== Text block ==
On Tuesday, the Food & Drug Administration announced their approval of Esketamine (under the brand name Spravato) for treatment of depression.

The drug, developed by Johnson & Johnson, is a close analogue of ketamine, the anesthetic better known as the club drug “Special K.”

Approved just half a year after Johnson & Johnson submitted Spravato for approval, the FDA had fast-tracked approval following several clinical tests that showed remarkable abilities for small doses of ketamine to treat suicidal patients:

Research into the potential therapeutic effects of Ketamine began in the mid-1990s. Within a few hours, patients (who were given a microdose compared to common street usage) reported a feeling of wellness. The instantaneous results surprised the researchers – most anti-depressants take weeks if not months to show any effects.


Spravato has been described as the “first fast-acting” medication of its kind.

== Parts of the exercise ==
1. Answer these questions from the Esketamine article:
(a) Which company developed the drug?
(b) When did research into the therapeutic effects of ketamine begin?
(c) How has Spravato been described?
2. Shorten the paragraph beginning "Research into the potential therapeutic effects" in the Esketamine article, keeping its main facts.
3. Extend the article on the FDA approval of Esketamine, picking up after its final sentence.
None of the data below is needed for the work on the Esketamine article.

== Dataset ==
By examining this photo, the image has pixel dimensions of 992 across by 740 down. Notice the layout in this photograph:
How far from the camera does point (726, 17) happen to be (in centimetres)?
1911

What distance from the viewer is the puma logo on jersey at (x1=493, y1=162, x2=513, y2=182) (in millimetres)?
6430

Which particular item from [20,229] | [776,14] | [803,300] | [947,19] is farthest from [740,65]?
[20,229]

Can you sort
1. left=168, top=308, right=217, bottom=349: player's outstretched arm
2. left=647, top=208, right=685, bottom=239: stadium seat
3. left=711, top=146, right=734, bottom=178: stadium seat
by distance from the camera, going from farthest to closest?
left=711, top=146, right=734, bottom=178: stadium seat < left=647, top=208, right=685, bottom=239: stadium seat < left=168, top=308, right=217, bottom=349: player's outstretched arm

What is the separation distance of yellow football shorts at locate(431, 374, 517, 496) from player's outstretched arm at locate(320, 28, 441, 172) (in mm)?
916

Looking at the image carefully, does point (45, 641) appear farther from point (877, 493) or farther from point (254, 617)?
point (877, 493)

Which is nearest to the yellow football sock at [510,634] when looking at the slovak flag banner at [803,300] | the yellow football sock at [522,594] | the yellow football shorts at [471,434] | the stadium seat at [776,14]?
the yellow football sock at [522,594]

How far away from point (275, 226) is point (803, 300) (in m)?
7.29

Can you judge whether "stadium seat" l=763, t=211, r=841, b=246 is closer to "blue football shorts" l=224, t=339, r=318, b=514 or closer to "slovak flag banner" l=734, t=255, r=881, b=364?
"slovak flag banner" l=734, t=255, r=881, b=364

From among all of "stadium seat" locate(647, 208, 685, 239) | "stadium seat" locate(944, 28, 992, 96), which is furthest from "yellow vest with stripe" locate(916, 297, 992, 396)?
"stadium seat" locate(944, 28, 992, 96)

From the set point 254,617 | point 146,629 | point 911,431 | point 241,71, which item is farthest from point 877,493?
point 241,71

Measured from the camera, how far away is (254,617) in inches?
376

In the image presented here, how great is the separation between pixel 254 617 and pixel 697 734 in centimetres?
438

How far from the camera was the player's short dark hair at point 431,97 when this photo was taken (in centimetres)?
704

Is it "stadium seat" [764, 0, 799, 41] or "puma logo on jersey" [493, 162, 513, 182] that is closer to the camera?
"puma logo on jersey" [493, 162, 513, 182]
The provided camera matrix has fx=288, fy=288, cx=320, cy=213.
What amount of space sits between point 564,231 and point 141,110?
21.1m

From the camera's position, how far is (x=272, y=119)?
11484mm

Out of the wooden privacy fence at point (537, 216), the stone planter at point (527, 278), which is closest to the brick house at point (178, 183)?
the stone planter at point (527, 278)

== Exercise results ==
1.
(a) Johnson & Johnson
(b) In the mid-1990s
(c) As the "first fast-acting" medication of its kind

2. Research into ketamine's therapeutic effects began in the mid-1990s. Patients given a microdose, compared with common street usage, reported a feeling of wellness within a few hours. Researchers were surprised, since most antidepressants take weeks or months to show any effect.

3.
Unlike recreational use of ketamine, Spravato will be delivered via a nasal spray under extremely close observation. Restrictions for therapeutic use of Spravato require Spravato to be administered in the provider’s office, with constant monitoring on-site for at least two hours after first use.

Some existing Ketamine treatment centers have showed some skepticism of Big Pharma’s interest in the therapeutic benefits of ketamine treatment. Treatment in any case is expensive; in the case of Spravato it will cost in the range of thousands of dollars per month.

Two Big Pharma rivals – Sage Therapeutics Inc. and Allergan PLC – are developing “rival fast-acting medicines that they hope will prove superior,” according to an op-ed by Bloomberg.